His backpack sat in the ancient armchair sitting near the bed and all he had to do was reach out and grab it. "It's not anything fancy but-" he pulls out the bottle. "Thought maybe you'd like it." 

He may have been wrong but he could've swore that he saw a flicker in those baby blue eyes of hers. Then a smile. "The gods smile upon me today." 

Leon looked at the bottle. It was still a little dirty even though he cleaned it up earlier as best he could. He shook it. "Instead of riches and immortality, the gods grant whiskey?" 

Claire shrugged. "Different folks, different strokes. Give it here."

 

* * *

 

 

Leon knows everything about her. That fact should scare her- there are some things about her even she doesn't like knowing- but it doesn't. She guesses that's what love is even though she's already felt love in the past. It's a very different kind of love, very hard to explain. And it surprises her that she can still admit the truth and call it love with all that's happened but she decides not to lie to herself. She loves Leon, and she's loved him, but it's not the same. 

Claire loves the way she doesn't need to hide herself from him, all the worst parts of her.

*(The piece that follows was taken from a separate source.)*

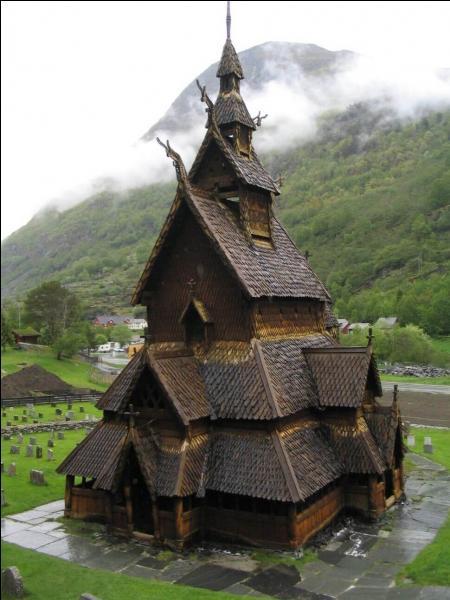 La Stavkirke de Borgund (Norvège) est l'une des plus étonnantes du pays. Quand a-t-elle été construite ?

He knows her, accepts her for the flawed human being she is and vice versa. He was the one by her side, on deck with support while giving her enough distance to do her own thing, ever since things became bad. Even before then. They fit together like two pieces of a puzzle, though weathered and faded, still forming a discernible picture, but only when put together. 

Sometime's it drove her crazy. When they would kiss or touch, or more, it was common to see someone else's face. Granted, she would compare his kiss to that of the man before, she dare not say his name (it had begun to burn her tongue). It made her feel guilty that she was still thinking of him when Leon was every bit the more desirable man but it was something she had no control over. Even now as she pulls his shirt over his head, she half-expects to see a different face come out under the other side. 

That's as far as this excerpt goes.